In the universe of gwo ka, Erick Cosaque is one of the most paramount and outstanding figures. The 71-year-old Guadeloupean artist has contributed significantly to the shaping and dissemination of gwo ka music, gwo ka aesthetics, politics and philosophies since the 1970s—from the 1978 release of one of his earliest albums in the constellation Cosaque Et Les Voltages 8, titled Chéne A Kunta-Kinté,until his most recent anthology titled Chinal Ka 1973 -1995, released in 2019.

Gwo ka is more than a music genre. With instruments like the boula and makè drums known as Ka, the wooden sticks ti-bwa, and the grain-filled calabash chacha, gwo ka tells the violent histories of enslavement and the plantation enterprise, as well as of the resistances and the imagination and building of other egalitarian and emancipated societies by freed Africans in the so-called new world.

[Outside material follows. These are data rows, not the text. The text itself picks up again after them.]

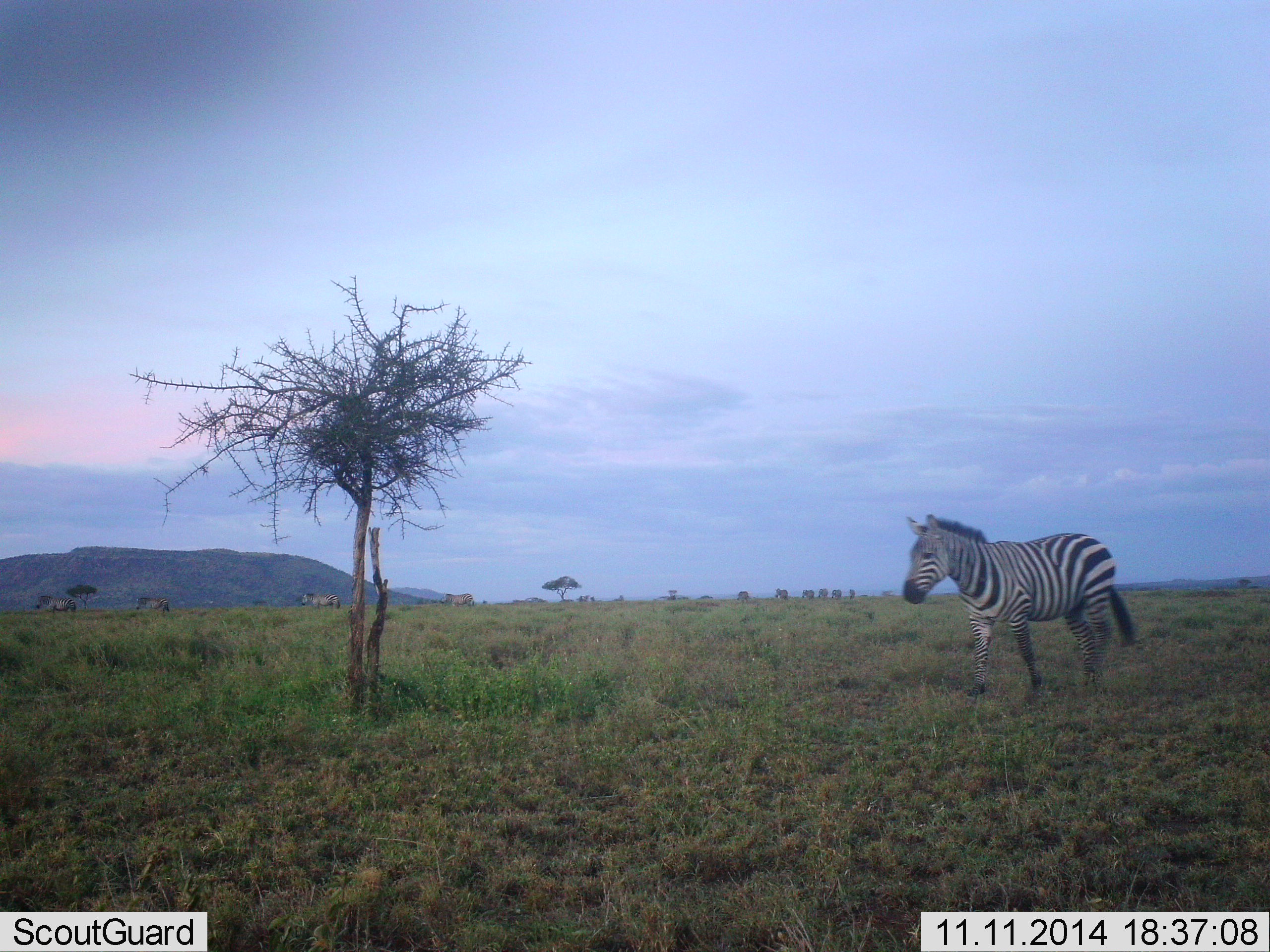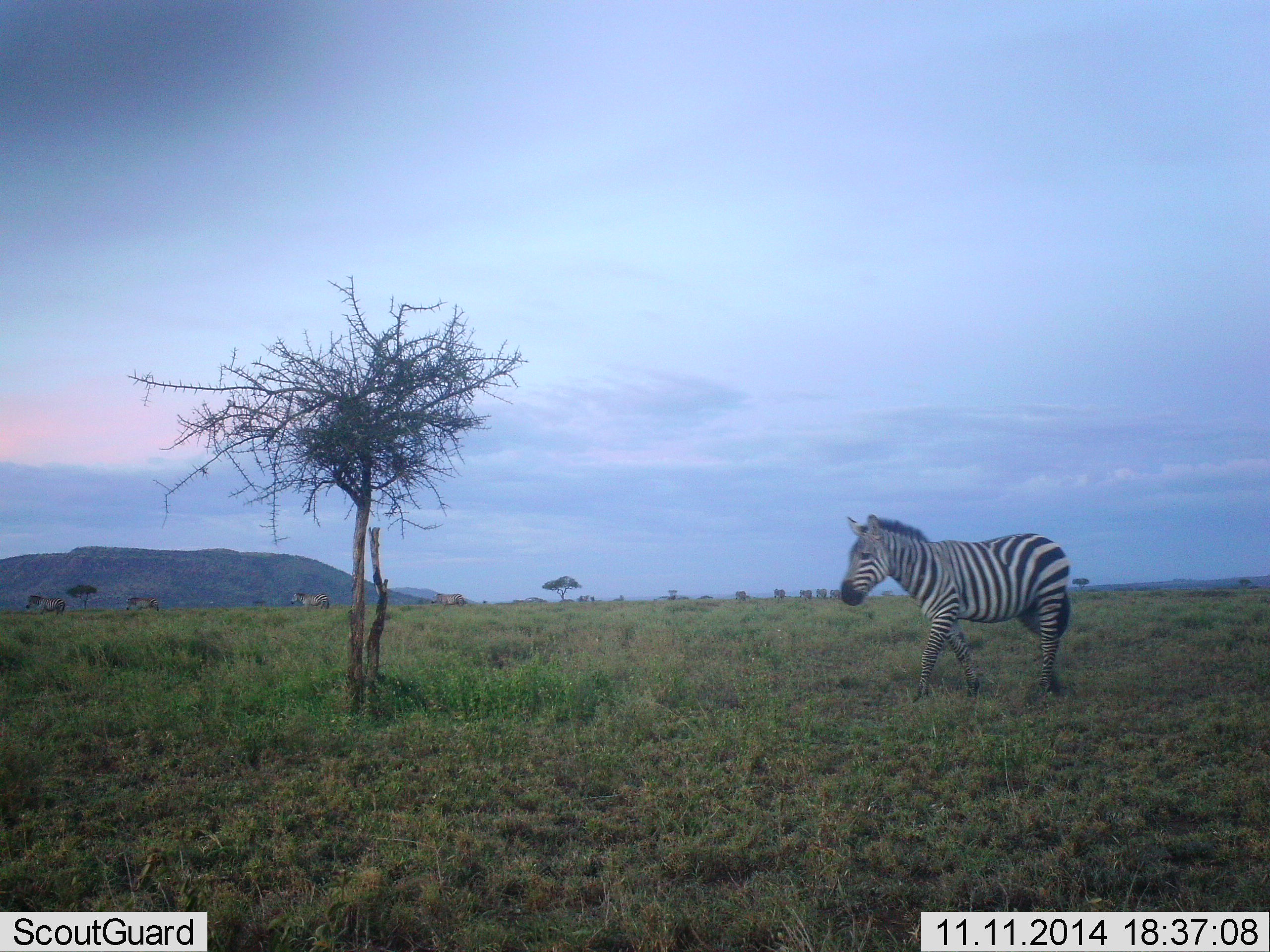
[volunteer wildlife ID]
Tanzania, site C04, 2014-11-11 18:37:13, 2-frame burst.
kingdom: Animalia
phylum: Chordata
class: Mammalia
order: Perissodactyla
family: Equidae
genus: Equus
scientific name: Equus quagga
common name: plains zebra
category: zebra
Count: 11-50.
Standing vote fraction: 0%.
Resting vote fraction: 0%.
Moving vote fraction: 100%.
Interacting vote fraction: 0%.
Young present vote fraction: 0%.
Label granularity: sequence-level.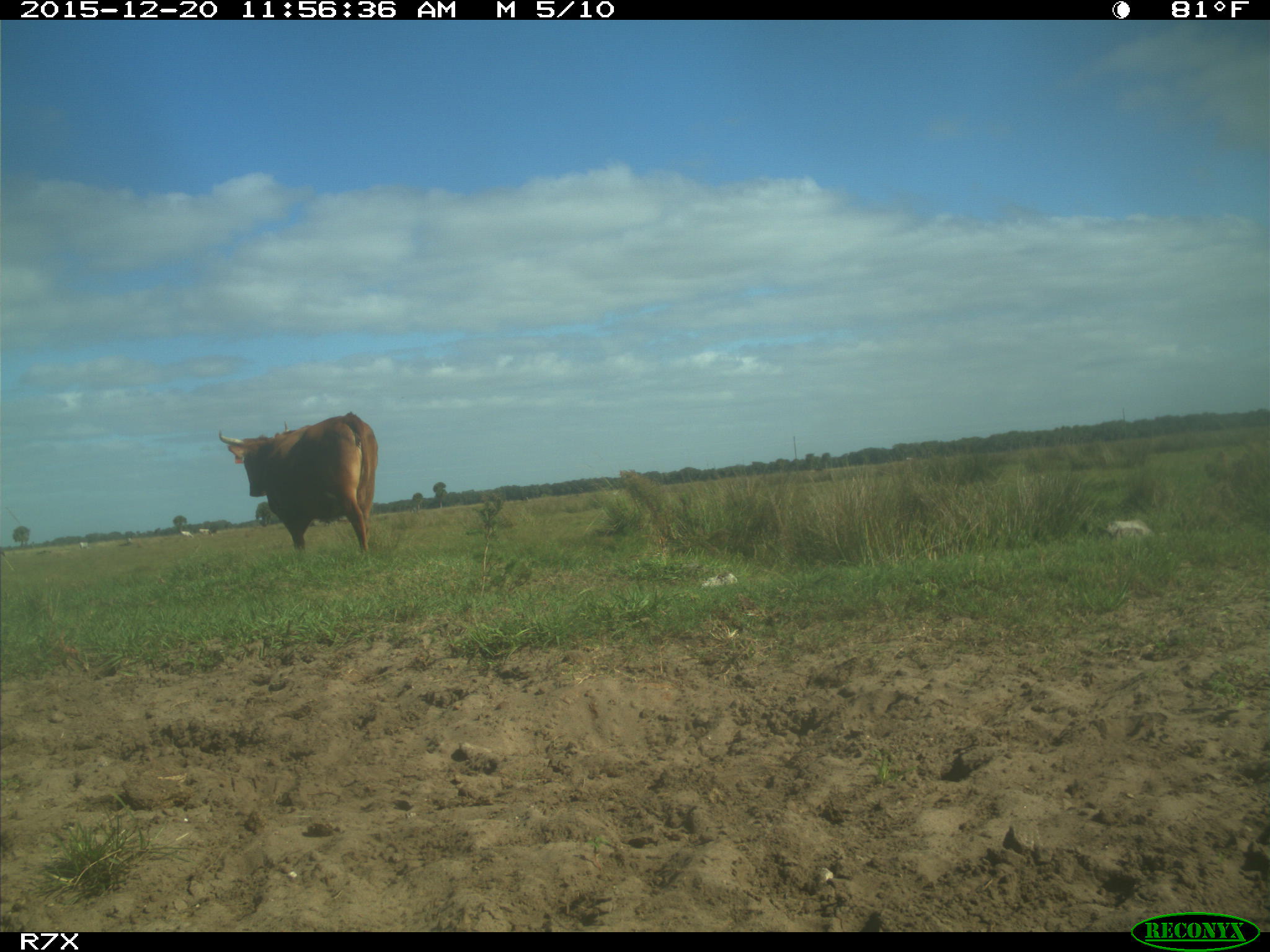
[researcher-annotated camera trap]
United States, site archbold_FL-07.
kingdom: Animalia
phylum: Chordata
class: Mammalia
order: Artiodactyla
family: Bovidae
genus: Bos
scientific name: Bos taurus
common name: domestic cow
Bos taurus (domestic cow).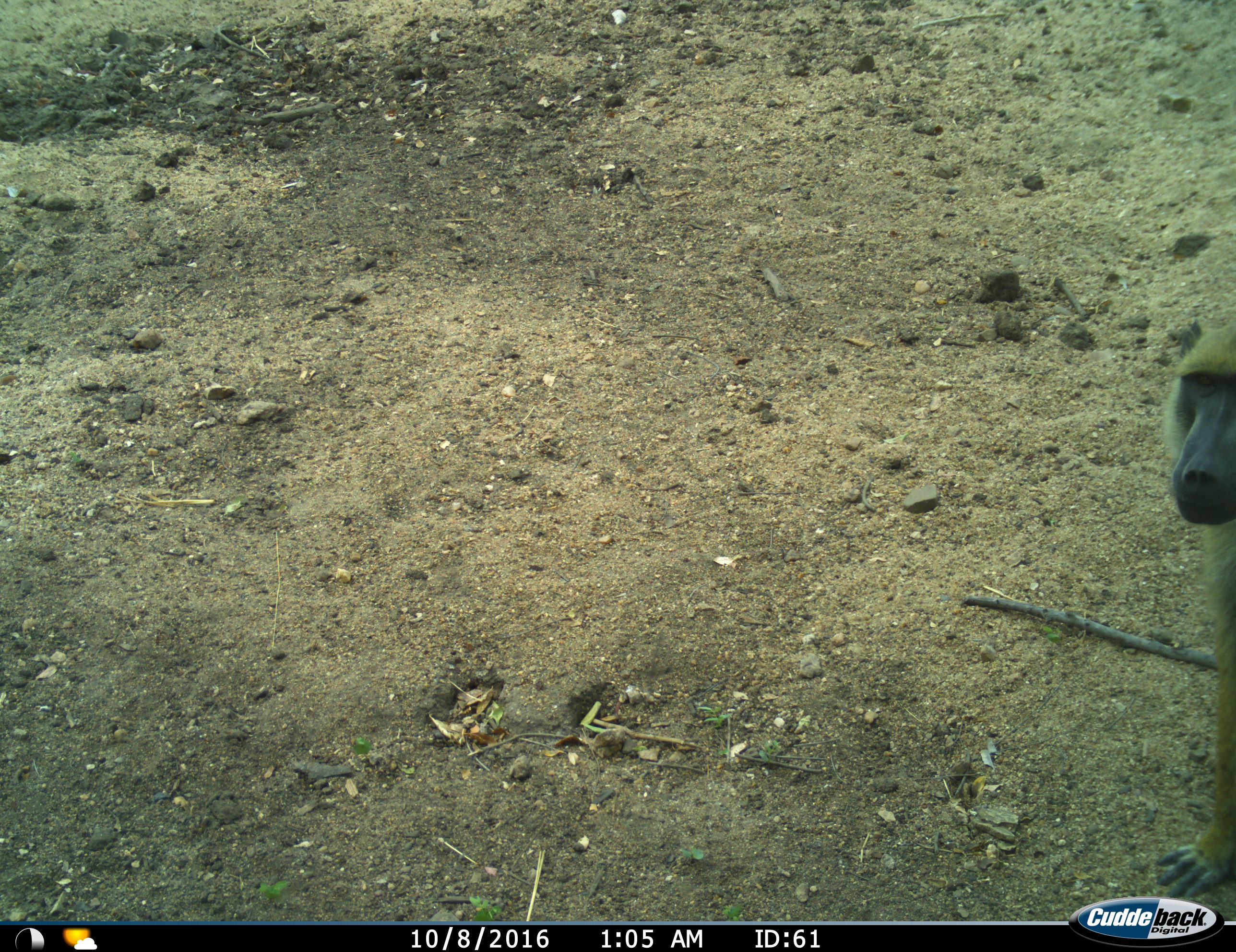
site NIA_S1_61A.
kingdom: Animalia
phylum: Chordata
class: Mammalia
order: Primates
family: Cercopithecidae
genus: Papio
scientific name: Papio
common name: baboon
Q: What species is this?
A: Baboon (Papio).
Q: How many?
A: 1.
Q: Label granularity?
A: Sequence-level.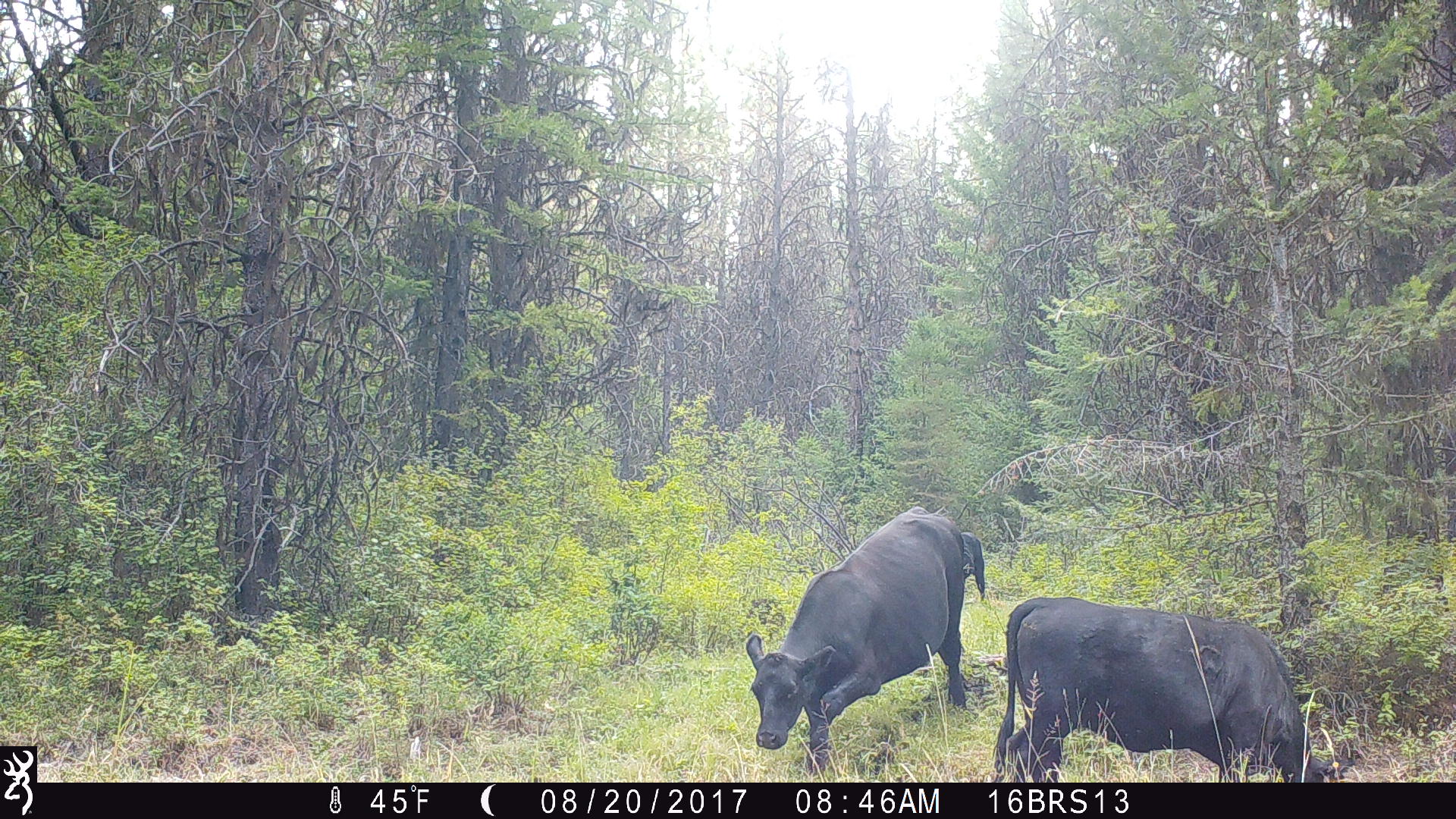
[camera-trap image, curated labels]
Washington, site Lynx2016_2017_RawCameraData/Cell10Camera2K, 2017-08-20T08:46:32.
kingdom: Animalia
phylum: Chordata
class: Mammalia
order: Artiodactyla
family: Bovidae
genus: Bos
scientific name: Bos taurus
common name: domestic cattle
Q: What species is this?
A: Domestic cattle (Bos taurus).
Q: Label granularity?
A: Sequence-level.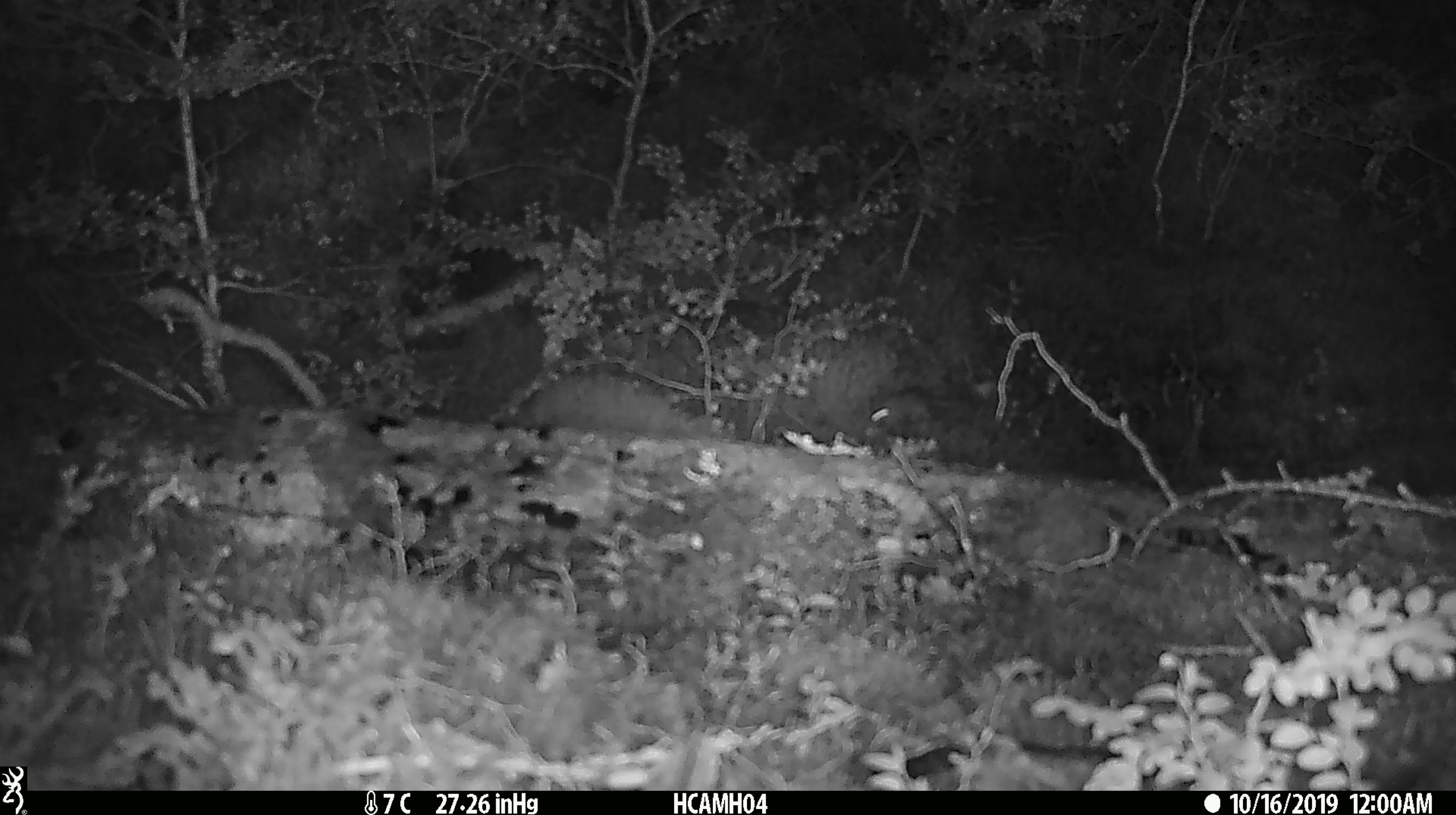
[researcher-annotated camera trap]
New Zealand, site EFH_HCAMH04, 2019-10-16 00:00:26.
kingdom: Animalia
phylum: Chordata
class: Mammalia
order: Rodentia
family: Muridae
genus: Mus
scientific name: Mus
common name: mouse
Mouse (Mus).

Gwo ka brought together different African sound heritages through a Creole practice that has been passed from generation to generation and is sung in Guadeloupean Creole. At the base of gwo ka are seven rhythms: léwoz, kaladja, pagenbel, toumblak, grage, roul, and mindé, which are sonic manifestations of forms of survival, rebellion, and emancipation in the face of oppression, as well as celebrations of community life. It comes thus as no surprise that gwo ka was taken up on UNESCO’s Representative List of the Intangible Cultural Heritage of Humanity in 2014.

When Cosaque was 5 years old, he was introduced to gwo ka by his father, a stevedore and dice player, whom he used to accompany to communal celebrations. At the age of 14, Cosaque met Guy Conquette who was one of his great influences, being not only a musician but also a recognized leader with strong political messages that emphasized a sense of belonging and identity found in music, which, due to its origins, continued to be marginalized by the colonial regime. During his adolescence, Cosaque participated in several local gwo ka bands where he met and learned different styles and obtained training as a musician and heir to this tradition.

In the 1970s, Cosaque emerged as a professional musician, and played an important role in the founding of three fundamental gwo ka bands: Negro ka, Les Voltajes 8, and X7 Nouvelles Dimensions. Cosaque is credited as one of the first artists to add wind instruments, synthesizers, and guitars to gwo ka, as well as bring in influences from Haitian kompa and Dominican cadence and calypso. To date Cosaque has recorded more than twenty solo albums and has stoically maintained a musical career that has managed to sustain itself independently of institutions, record labels, or any alliance that could compromise the free spirit that his music contains. For him, gwo ka is more than music, it is a way of being.